» **WORK TO BE COMPLETED**: Please copy the rows below, replacing "camera" with "viewer" everywhere it occurs and leaving everything else untouched.

▬▬▬

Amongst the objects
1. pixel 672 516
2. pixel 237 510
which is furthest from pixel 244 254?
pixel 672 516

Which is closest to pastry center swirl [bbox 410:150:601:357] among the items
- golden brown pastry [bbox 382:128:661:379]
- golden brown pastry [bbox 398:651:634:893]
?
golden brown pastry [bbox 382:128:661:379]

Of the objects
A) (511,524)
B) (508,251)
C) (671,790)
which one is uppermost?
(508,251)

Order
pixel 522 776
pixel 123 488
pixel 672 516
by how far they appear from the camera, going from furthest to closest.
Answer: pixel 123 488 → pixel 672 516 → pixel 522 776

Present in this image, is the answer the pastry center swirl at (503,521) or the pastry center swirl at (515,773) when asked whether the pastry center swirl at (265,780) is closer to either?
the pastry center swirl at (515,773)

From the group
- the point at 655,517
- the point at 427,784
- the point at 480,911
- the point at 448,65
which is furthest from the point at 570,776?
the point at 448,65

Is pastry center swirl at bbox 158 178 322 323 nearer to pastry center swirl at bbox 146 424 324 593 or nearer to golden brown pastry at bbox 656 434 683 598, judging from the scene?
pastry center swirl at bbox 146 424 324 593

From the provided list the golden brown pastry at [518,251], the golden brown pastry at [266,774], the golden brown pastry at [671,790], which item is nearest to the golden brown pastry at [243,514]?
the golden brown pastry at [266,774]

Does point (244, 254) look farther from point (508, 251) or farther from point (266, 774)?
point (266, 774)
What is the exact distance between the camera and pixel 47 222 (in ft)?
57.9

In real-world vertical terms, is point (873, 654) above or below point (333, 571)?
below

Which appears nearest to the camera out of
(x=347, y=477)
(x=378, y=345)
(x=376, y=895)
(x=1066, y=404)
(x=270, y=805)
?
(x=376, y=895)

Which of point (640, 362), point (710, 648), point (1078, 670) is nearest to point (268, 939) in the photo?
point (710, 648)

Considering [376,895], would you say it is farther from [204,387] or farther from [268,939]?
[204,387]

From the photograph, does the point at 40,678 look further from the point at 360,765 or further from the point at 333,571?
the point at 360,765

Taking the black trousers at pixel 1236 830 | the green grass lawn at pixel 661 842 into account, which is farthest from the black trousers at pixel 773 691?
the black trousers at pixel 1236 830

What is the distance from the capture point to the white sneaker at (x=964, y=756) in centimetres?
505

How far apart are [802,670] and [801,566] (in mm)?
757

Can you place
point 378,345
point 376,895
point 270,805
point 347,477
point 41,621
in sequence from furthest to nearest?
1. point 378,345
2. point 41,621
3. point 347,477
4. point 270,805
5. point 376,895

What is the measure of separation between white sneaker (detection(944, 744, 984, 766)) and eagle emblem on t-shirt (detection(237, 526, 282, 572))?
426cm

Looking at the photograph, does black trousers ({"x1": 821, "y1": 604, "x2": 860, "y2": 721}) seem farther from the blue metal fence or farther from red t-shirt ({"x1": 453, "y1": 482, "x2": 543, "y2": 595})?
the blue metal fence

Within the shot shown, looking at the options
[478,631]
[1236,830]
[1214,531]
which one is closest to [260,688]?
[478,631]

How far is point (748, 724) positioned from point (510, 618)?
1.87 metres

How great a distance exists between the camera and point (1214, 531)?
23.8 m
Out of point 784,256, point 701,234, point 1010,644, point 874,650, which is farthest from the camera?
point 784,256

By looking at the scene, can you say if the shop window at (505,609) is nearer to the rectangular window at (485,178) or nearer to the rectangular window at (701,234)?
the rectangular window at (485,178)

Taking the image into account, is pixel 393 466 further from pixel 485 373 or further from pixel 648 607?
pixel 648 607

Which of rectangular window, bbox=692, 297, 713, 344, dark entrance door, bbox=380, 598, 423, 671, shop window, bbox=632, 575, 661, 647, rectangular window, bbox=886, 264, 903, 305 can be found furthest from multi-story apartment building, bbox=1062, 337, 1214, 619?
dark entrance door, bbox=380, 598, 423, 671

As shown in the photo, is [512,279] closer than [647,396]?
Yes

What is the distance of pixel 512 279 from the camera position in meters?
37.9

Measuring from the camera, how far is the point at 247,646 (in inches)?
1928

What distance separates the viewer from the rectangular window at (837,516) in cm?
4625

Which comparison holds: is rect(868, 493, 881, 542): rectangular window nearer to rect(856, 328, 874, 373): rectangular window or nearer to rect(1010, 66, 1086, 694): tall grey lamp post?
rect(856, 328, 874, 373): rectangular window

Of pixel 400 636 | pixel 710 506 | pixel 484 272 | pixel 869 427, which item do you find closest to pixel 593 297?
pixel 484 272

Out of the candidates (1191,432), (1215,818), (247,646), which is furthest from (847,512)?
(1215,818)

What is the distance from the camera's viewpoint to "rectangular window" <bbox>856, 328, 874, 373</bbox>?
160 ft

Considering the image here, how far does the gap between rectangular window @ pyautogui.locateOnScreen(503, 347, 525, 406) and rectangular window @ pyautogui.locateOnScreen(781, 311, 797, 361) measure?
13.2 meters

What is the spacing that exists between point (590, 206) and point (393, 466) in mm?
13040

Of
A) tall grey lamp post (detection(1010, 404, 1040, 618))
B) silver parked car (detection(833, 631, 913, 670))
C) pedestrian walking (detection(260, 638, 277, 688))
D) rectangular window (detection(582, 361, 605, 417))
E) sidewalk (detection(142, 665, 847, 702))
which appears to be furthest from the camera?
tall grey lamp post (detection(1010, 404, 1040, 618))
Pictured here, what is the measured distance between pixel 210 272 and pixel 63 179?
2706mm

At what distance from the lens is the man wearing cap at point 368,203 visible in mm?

▬▬▬

» **PROBLEM SOLUTION**:
Amongst the objects
1. pixel 672 516
2. pixel 237 510
which is furthest from pixel 244 254?
pixel 672 516

Which is closest to pastry center swirl [bbox 410:150:601:357] among the items
- golden brown pastry [bbox 382:128:661:379]
- golden brown pastry [bbox 398:651:634:893]
?
golden brown pastry [bbox 382:128:661:379]

Of the objects
A) (511,524)
B) (508,251)
C) (671,790)
which one is uppermost?
(508,251)

Order
pixel 522 776
pixel 123 488
pixel 672 516
by how far they appear from the viewer, going from furthest to closest.
Answer: pixel 123 488 → pixel 672 516 → pixel 522 776

Present in this image, is the answer the pastry center swirl at (503,521) or the pastry center swirl at (515,773) when asked whether the pastry center swirl at (265,780) is closer to either?
the pastry center swirl at (515,773)

From the group
- the point at 655,517
- the point at 427,784
- the point at 480,911
- the point at 448,65
which is furthest from the point at 570,776?
the point at 448,65

Is pastry center swirl at bbox 158 178 322 323 nearer to pastry center swirl at bbox 146 424 324 593 or nearer to golden brown pastry at bbox 656 434 683 598, judging from the scene?
pastry center swirl at bbox 146 424 324 593

From the provided list the golden brown pastry at [518,251], the golden brown pastry at [266,774], the golden brown pastry at [671,790], which item is nearest to the golden brown pastry at [243,514]?
the golden brown pastry at [266,774]

Does point (244, 254) look farther from point (508, 251) or farther from point (266, 774)?
point (266, 774)
What is the exact distance between the viewer and pixel 47 222 (in ft)?
57.9

In real-world vertical terms, is point (873, 654) above or below point (333, 571)?
below

Which appears nearest to the viewer out of
(x=347, y=477)
(x=378, y=345)
(x=376, y=895)
(x=1066, y=404)
(x=270, y=805)
?
(x=376, y=895)

Which of point (640, 362), point (710, 648), point (1078, 670) is nearest to point (268, 939) in the photo?
point (710, 648)

Considering [376,895], would you say it is farther from [204,387] or farther from [268,939]?
[204,387]

From the photograph, does the point at 40,678 look further from the point at 360,765 or further from the point at 333,571?
the point at 360,765

Taking the black trousers at pixel 1236 830 | the green grass lawn at pixel 661 842 into account, which is farthest from the black trousers at pixel 773 691?
the black trousers at pixel 1236 830

What is the distance from the capture point to the white sneaker at (x=964, y=756) in centimetres?
505

How far apart are [802,670] and [801,566] (in mm)?
757

Can you place
point 378,345
point 376,895
point 270,805
point 347,477
point 41,621
in sequence from furthest to nearest?
1. point 378,345
2. point 41,621
3. point 347,477
4. point 270,805
5. point 376,895

What is the measure of separation between white sneaker (detection(944, 744, 984, 766)) and eagle emblem on t-shirt (detection(237, 526, 282, 572))?
426cm

Looking at the photograph, does black trousers ({"x1": 821, "y1": 604, "x2": 860, "y2": 721}) seem farther from the blue metal fence or farther from red t-shirt ({"x1": 453, "y1": 482, "x2": 543, "y2": 595})?
the blue metal fence

Within the shot shown, looking at the options
[478,631]
[1236,830]
[1214,531]
which one is closest to [260,688]?
[478,631]

How far is point (748, 724) positioned from point (510, 618)?
1.87 metres

How great a distance exists between the viewer and point (1214, 531)?
23.8 m
Out of point 784,256, point 701,234, point 1010,644, point 874,650, which is farthest from the viewer?
point 784,256

By looking at the scene, can you say if the shop window at (505,609) is nearer to the rectangular window at (485,178) or nearer to the rectangular window at (701,234)?
the rectangular window at (485,178)

Taking the image into account, is pixel 393 466 further from pixel 485 373 or further from pixel 648 607?
pixel 648 607

Which of rectangular window, bbox=692, 297, 713, 344, dark entrance door, bbox=380, 598, 423, 671, shop window, bbox=632, 575, 661, 647, rectangular window, bbox=886, 264, 903, 305 can be found furthest from multi-story apartment building, bbox=1062, 337, 1214, 619?
dark entrance door, bbox=380, 598, 423, 671

As shown in the photo, is [512,279] closer than [647,396]?
Yes

What is the distance of pixel 512 279 from the viewer position in meters?
37.9

Measuring from the viewer, how far is the point at 247,646 (in inches)?
1928

What distance separates the viewer from the rectangular window at (837,516) in cm?
4625

Which comparison holds: is rect(868, 493, 881, 542): rectangular window nearer to rect(856, 328, 874, 373): rectangular window or nearer to rect(1010, 66, 1086, 694): tall grey lamp post?
rect(856, 328, 874, 373): rectangular window

Of pixel 400 636 | pixel 710 506 | pixel 484 272 | pixel 869 427, which item do you find closest to pixel 593 297?
pixel 484 272

Out of the candidates (1191,432), (1215,818), (247,646), which is furthest from (847,512)?
(1215,818)

What is the distance from the viewer's viewpoint to "rectangular window" <bbox>856, 328, 874, 373</bbox>?
160 ft

Considering the image here, how far does the gap between rectangular window @ pyautogui.locateOnScreen(503, 347, 525, 406) and rectangular window @ pyautogui.locateOnScreen(781, 311, 797, 361) measure?
13.2 meters

What is the spacing that exists between point (590, 206) and point (393, 466) in mm?
13040

Of
A) tall grey lamp post (detection(1010, 404, 1040, 618))
B) silver parked car (detection(833, 631, 913, 670))
C) pedestrian walking (detection(260, 638, 277, 688))
D) rectangular window (detection(582, 361, 605, 417))
E) sidewalk (detection(142, 665, 847, 702))
which appears to be furthest from the viewer?
tall grey lamp post (detection(1010, 404, 1040, 618))
Pictured here, what is the measured distance between pixel 210 272 and pixel 63 179?
2706mm

At what distance from the lens is the man wearing cap at point 368,203 visible in mm?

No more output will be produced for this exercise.